Вадим послушно встал, поцеловал мать в макушку, как бы поблагодарив за минуты нежности.
— А где Кельвин? — удивился он, обратив внимания, что рядом с матерью нет верного друга.
— Захворал, лежит в моей комнате. В кои-то веки не захотел на кухню спускаться, — расстроено поделилась Нина Георгиевна. — Утром гуляли, вроде все хорошо было: бегал, игрался. А когда вернулись, его вдруг вырвало, сразу слег. Весь день ничего не ест, поскуливает, точно что-то болит… Вадик, надо бы его завтра к ветеринару свозить.
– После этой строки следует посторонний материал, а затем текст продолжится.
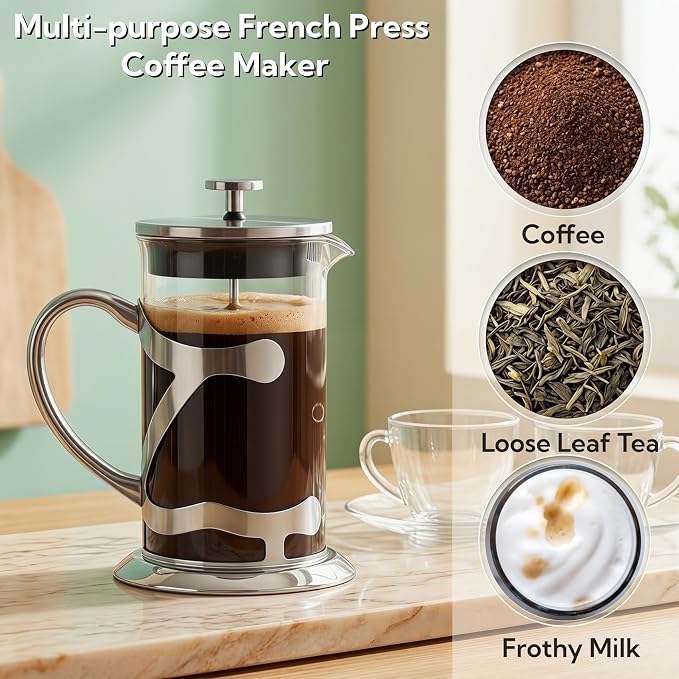 Stainless Steel French Press Coffee Maker 1L, 34oz Heat Resistant Borosilicate Glass Coffee Press with Coffee Measuring Spoon, Manual Brewer for Coffee and Tea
— А почему сразу не позвонила? — Вадим остановился на ступеньке, посмотрел на часы: половина девятого. — Прием уже закончен… Сейчас позвоню в клинику, у них должен быть дежурный врач.
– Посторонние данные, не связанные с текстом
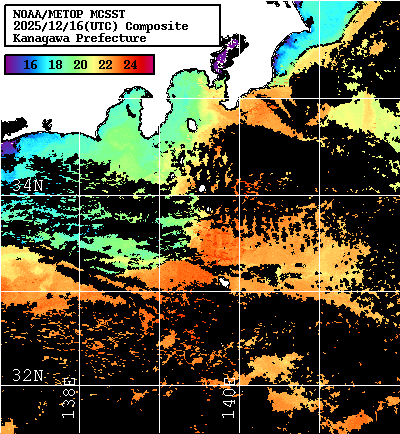NOAA、MetOp 人工衛星画像 検索結果, 水温分布を図示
— Если Кельвину будет плохо, в Москву я не поеду…
— Даже не думай! Мы с Галиной Петровной и Михаилом за ним присмотрим. В крайнем случае они поживут у нас.
Поездка Нины Георгиевны планировалась давно. Раз в год обретшие друг друга родственники обязательно приезжали друг к другу в гости, и прошедшей зимой дом Ладышевых на целую неделю приютил практически все семейство московской родни: вместе встречали Новый год, Рождество. Несмотря на связанные с приездом хлопоты, Вадим вспоминал это беспокойное время с теплотой. То ли устал от затворнического образа жизни, то ли соскучился по настоящим семейным праздникам. Да и декорированный к встрече Нового года большой дом словно ожил, в полной мере выполняя свое предназначение: дети, взрослые, шум, веселье.
Но всему этому предшествовала осенняя поездка вместе с матерью в Москву….
Этот город, как ему казалось, он хорошо знал: ему нравился его рабочий ритм, динамика, не раздражало, в отличие от многих, хаотичное, почти броуновское движение, столкновение и скопление людских масс. Для мегаполиса в этом не было ничего удивительного, такое он наблюдал и в других точках мира. Только вот чем он сможет себя занять, не запланировав заранее никаких дел и встреч? Выставки, музеи? Всего этого уже наелся на годы вперед. И вообще: в Минске идут последние отделочные работы его завода, его детища, а он здесь собирается прохлаждаться, занимаясь непонятно чем.